#### The exercise
Repeat exactly the lines of the listing from the line containing "What is the distance from the stone" through its last line, and nothing beyond them.

#### Stored dataset items
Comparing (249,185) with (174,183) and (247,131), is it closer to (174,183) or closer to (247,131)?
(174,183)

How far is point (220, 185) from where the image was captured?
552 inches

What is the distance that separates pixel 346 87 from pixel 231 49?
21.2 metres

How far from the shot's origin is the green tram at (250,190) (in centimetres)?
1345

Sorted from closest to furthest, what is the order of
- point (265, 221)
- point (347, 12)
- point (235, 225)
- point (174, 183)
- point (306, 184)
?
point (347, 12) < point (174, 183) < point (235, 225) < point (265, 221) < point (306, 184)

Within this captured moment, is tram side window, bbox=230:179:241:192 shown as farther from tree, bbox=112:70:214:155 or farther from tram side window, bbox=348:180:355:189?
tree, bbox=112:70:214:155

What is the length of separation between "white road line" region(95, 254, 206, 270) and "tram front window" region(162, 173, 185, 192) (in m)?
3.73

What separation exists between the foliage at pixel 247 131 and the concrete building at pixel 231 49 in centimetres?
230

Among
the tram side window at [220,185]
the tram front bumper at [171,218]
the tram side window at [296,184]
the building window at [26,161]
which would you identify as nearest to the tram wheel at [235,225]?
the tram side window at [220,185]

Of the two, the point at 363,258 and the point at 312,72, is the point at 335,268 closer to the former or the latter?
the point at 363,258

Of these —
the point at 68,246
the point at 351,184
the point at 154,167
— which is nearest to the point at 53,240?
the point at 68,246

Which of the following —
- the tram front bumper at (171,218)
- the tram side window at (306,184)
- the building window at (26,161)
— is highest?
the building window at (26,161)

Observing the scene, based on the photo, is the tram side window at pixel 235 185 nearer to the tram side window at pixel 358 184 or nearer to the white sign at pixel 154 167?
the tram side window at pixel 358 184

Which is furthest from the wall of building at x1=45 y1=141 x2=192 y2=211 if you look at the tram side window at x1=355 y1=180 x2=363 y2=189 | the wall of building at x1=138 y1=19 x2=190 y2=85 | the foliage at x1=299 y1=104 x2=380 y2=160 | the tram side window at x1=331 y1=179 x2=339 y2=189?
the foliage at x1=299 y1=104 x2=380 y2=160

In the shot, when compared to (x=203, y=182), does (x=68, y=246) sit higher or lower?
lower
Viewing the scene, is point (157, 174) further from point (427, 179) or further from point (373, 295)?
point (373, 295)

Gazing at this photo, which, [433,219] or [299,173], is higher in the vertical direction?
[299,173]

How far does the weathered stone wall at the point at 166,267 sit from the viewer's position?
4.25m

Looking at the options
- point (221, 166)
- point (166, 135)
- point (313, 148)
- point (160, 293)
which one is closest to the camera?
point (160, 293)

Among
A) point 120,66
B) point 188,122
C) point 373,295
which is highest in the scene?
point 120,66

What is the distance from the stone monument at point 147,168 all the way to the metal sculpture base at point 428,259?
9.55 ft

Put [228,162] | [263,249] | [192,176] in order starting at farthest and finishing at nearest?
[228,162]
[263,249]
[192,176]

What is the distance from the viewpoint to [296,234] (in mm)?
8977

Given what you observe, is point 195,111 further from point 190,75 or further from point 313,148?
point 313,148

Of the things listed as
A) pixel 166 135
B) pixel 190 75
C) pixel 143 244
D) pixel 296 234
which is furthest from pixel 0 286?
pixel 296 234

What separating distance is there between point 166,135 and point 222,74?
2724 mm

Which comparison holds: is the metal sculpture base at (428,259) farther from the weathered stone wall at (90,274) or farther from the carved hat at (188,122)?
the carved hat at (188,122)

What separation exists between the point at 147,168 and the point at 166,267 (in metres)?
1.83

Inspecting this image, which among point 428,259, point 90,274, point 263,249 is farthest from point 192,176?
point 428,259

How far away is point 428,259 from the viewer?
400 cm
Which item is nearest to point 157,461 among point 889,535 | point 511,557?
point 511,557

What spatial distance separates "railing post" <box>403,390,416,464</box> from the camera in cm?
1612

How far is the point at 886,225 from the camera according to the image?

#### In response
What is the distance from the stone monument at point 147,168 all the way to the metal sculpture base at point 428,259?
9.55 ft

Put [228,162] | [263,249] | [192,176] in order starting at farthest and finishing at nearest?
[228,162]
[263,249]
[192,176]

What is the distance from the viewpoint to [296,234] (in mm)?
8977

Given what you observe, is point 195,111 further from point 190,75 or further from point 313,148?
point 313,148

Of the things listed as
A) pixel 166 135
B) pixel 190 75
C) pixel 143 244
D) pixel 296 234
which is furthest from pixel 0 286?
pixel 296 234

What separating distance is there between point 166,135 and point 222,74?
2724 mm

Which comparison holds: is the metal sculpture base at (428,259) farther from the weathered stone wall at (90,274) or farther from the carved hat at (188,122)?
the carved hat at (188,122)

What separation exists between the point at 147,168 and the point at 166,267 (in metres)?
1.83

Inspecting this image, which among point 428,259, point 90,274, point 263,249 is farthest from point 192,176?
point 428,259

How far away is point 428,259 from the viewer?
400 cm
Which item is nearest to point 157,461 among point 889,535 | point 511,557?
point 511,557

What spatial distance separates "railing post" <box>403,390,416,464</box> from the camera in cm?
1612

How far is the point at 886,225 from the camera according to the image?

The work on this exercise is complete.